The Global Organization for Agricultural Robotics (GOFAR) was first organized in 2016 as a show to promote and develop the agricultural robotics sector at the international level.
Now each year, dozens of robotics companies come out to show their latest creations to over 3,000 farmers, ag experts, and forward thinkers on farm production.
Agricultural robots today are available for most types of common farm chores, from milking cows to seeding, watering, and weeding plants.
Ag-Bee offers drones that can apply pesticides and fertilizer over large areas.
Farm(X) can turn existing tractors into autonomous vehicles, making them capable of driverless cultivation of crops even in areas without GPS access.
Between the pandemic and the restrictions on migrant workers entering the US, farmers over the last several years have not been able to find enough help to work their farms.
Many cite this issue as the top issue facing farming currently, which makes events like GOFAR extremely popular.
The market for agricultural robots is estimated to have reached $13 billion in 2023 and is expected to continue to grow by at least 20% per year.
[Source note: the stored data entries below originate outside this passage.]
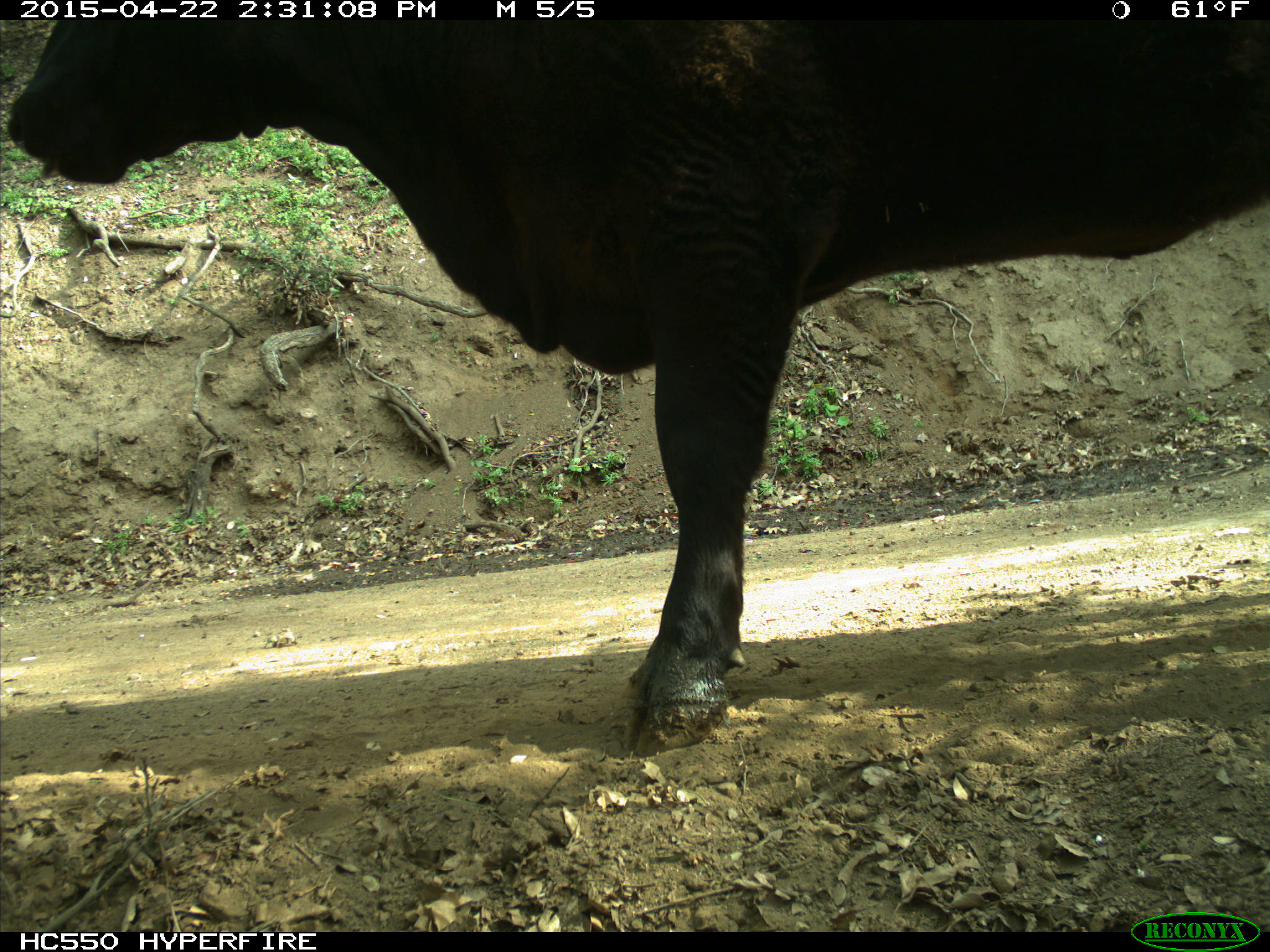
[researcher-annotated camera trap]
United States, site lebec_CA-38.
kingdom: Animalia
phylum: Chordata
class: Mammalia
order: Artiodactyla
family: Bovidae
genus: Bos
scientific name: Bos taurus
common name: domestic cow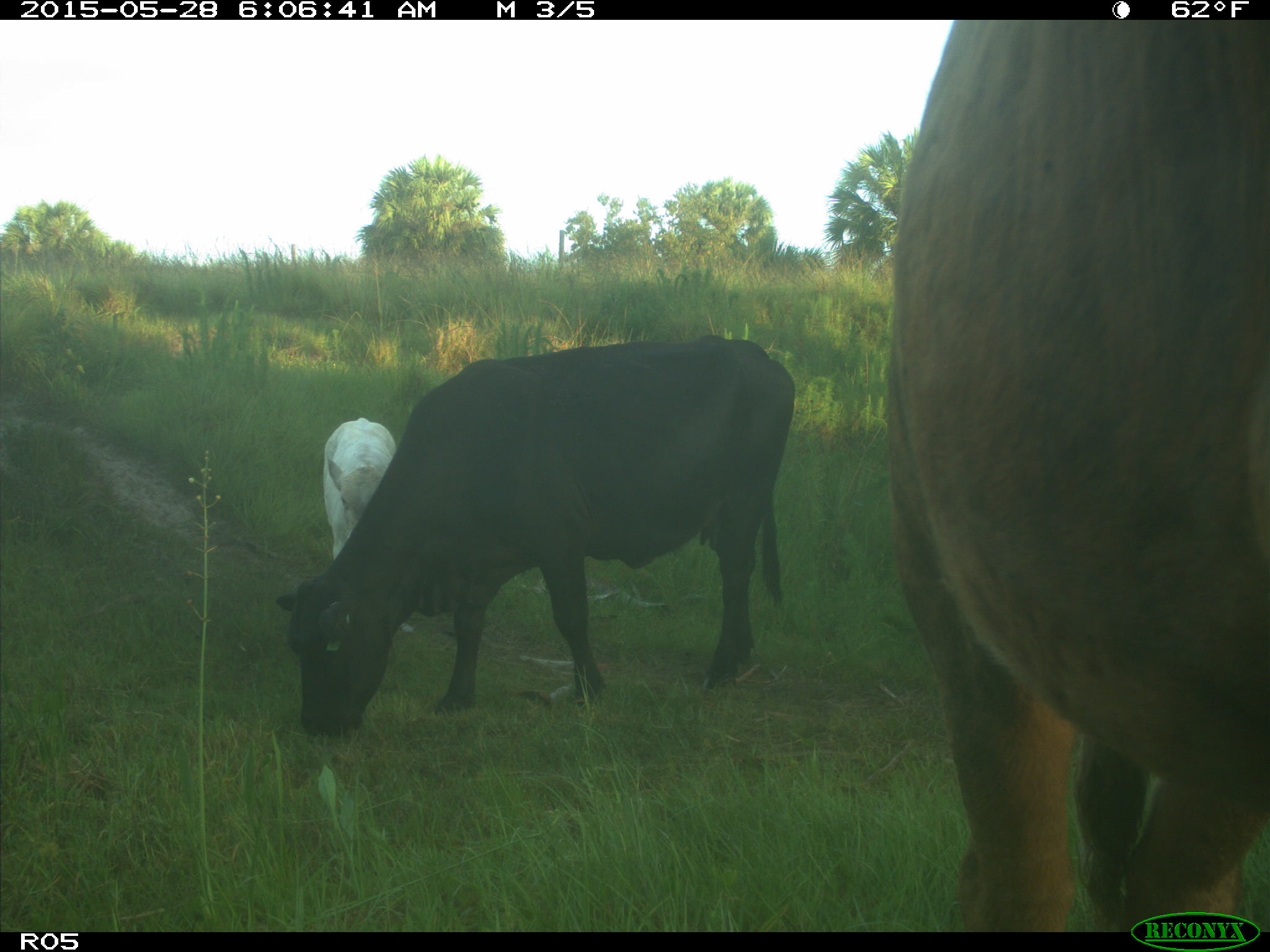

But it isn’t just replacement workers that the technology offers, in some cases, it significantly improves to work the farmers do.
AI is being used to spot trends, and recognize pests, and blights long before their human counterparts can.
Verdant Robotics has built rovers for Mars, and autonomous cars, and is now focused squarely on farming, offering a robotics system that can examine each plant as a tractor drives over it, delivering an exact dose of what it most needs to grow.
This level of precision is opening the eyes of many farmers who see this as a way to work smarter, not harder.